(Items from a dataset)
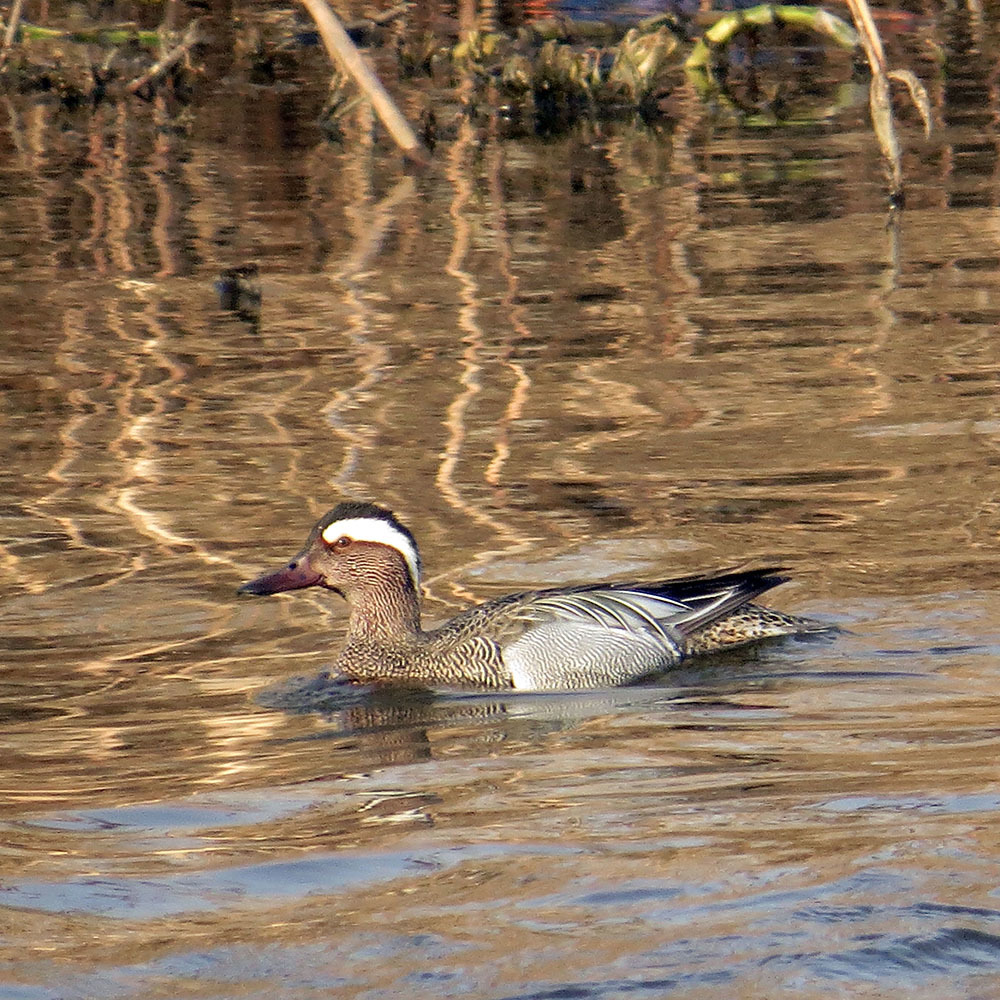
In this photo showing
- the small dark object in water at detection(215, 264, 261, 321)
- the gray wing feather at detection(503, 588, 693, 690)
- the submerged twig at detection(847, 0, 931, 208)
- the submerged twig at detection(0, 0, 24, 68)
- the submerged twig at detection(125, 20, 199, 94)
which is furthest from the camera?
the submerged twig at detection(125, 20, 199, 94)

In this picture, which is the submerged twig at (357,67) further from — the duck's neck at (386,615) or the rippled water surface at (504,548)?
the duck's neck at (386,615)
==
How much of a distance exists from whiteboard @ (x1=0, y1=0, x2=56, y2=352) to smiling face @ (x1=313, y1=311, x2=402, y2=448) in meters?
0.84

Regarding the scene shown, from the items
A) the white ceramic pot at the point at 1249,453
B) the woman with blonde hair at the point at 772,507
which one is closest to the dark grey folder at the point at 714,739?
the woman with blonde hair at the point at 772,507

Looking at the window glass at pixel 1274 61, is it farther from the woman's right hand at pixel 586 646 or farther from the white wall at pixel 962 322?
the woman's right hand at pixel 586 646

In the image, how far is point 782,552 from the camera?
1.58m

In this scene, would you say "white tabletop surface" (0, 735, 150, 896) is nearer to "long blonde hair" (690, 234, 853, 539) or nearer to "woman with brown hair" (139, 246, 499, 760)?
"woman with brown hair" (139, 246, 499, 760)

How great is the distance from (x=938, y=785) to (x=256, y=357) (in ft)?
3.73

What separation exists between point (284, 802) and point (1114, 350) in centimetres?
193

#### Problem to work on
Locate each line of the listing that contains the string "water", matching case exactly, and copy those lines.

#### Answer to the task
- the small dark object in water at detection(215, 264, 261, 321)
In this picture, which is the submerged twig at (357,67) further from — the duck's neck at (386,615) or the rippled water surface at (504,548)?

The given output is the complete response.